Arrange everything from the line containing "Approximately how far" down to the end of the listing as a Markdown table with the columns Row and Text, numbering each row and skipping blank lines. Leave the pictures out.

Data listing
-*-*-
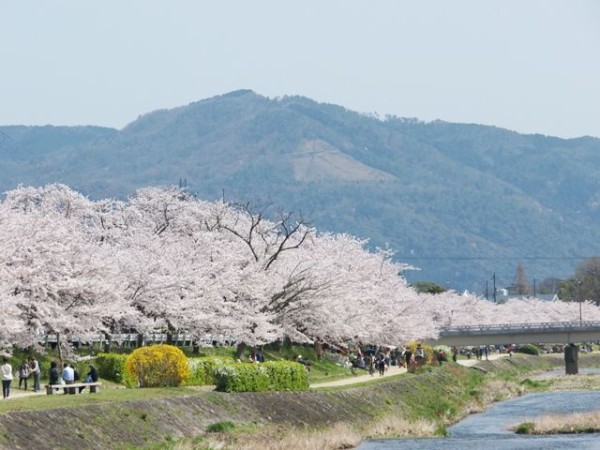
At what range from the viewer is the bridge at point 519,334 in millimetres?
134875

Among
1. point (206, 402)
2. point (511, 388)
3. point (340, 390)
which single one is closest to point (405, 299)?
point (511, 388)

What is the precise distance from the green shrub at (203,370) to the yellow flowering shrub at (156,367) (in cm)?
141

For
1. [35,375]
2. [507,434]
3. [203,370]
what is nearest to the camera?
[35,375]

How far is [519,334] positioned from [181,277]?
232ft

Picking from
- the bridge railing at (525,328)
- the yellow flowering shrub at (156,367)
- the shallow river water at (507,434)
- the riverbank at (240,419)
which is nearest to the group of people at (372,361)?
the riverbank at (240,419)

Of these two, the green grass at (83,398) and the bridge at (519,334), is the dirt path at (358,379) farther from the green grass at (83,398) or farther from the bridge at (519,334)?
the bridge at (519,334)

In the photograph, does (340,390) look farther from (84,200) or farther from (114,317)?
(84,200)

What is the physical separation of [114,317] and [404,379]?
80.1 feet

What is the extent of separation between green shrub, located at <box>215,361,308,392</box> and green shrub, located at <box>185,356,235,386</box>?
1.63m

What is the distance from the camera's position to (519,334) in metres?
137

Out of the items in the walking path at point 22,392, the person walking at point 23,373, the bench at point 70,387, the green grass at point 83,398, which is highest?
the person walking at point 23,373

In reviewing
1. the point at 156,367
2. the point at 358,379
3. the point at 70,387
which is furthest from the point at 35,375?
the point at 358,379

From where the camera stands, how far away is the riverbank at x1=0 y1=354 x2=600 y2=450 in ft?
129

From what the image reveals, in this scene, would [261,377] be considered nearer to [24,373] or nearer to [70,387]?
[24,373]
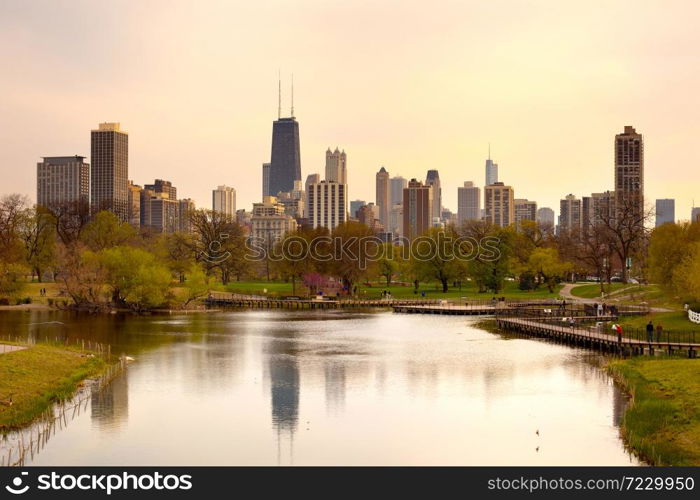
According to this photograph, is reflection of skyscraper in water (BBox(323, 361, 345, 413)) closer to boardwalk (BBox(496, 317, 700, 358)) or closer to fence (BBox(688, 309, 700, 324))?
boardwalk (BBox(496, 317, 700, 358))

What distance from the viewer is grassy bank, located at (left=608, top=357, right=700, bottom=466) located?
94.0 ft

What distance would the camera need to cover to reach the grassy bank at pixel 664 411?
1128 inches

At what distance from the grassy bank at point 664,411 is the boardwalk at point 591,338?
17.8 feet

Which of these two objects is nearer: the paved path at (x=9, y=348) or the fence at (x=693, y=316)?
the paved path at (x=9, y=348)

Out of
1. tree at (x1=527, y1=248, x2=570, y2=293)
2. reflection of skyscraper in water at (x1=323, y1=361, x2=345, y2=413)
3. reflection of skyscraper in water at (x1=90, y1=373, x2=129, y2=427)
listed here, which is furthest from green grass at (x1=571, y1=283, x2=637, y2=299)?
reflection of skyscraper in water at (x1=90, y1=373, x2=129, y2=427)

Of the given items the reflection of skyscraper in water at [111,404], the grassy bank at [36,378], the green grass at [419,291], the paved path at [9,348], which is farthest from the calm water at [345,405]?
the green grass at [419,291]

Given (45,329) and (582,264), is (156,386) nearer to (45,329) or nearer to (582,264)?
(45,329)

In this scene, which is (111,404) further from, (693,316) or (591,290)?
(591,290)

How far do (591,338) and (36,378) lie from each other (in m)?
37.1

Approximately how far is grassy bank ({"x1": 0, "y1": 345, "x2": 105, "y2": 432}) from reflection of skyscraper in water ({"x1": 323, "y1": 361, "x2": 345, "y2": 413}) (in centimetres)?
1202

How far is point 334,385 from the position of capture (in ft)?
142

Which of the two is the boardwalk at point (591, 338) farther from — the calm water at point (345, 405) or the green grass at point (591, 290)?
the green grass at point (591, 290)
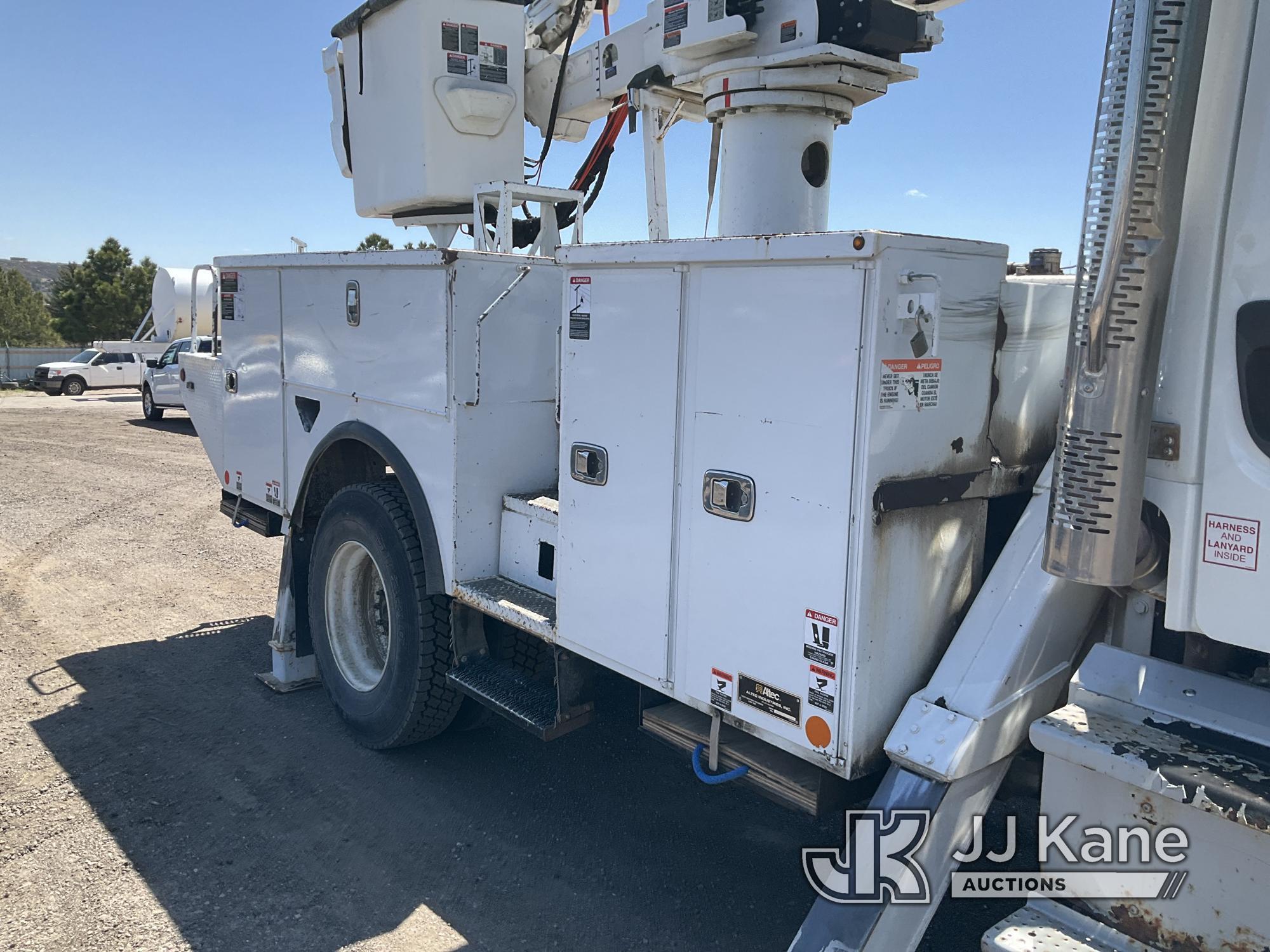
-*-*-
> [THE RESPONSE]
| Row | Text |
|---|---|
| 1 | Approximately how far is grassy bank ({"x1": 0, "y1": 345, "x2": 105, "y2": 432}) from reflection of skyscraper in water ({"x1": 323, "y1": 361, "x2": 345, "y2": 413}) (in centimetres)? |
| 2 | 1202 |
| 3 | How far is point 334,385 from the position of capture (in ft)? |
| 4 | 142 |
| 5 | Which of the two is the boardwalk at point (591, 338) farther from — the calm water at point (345, 405) or the green grass at point (591, 290)? |
| 6 | the green grass at point (591, 290) |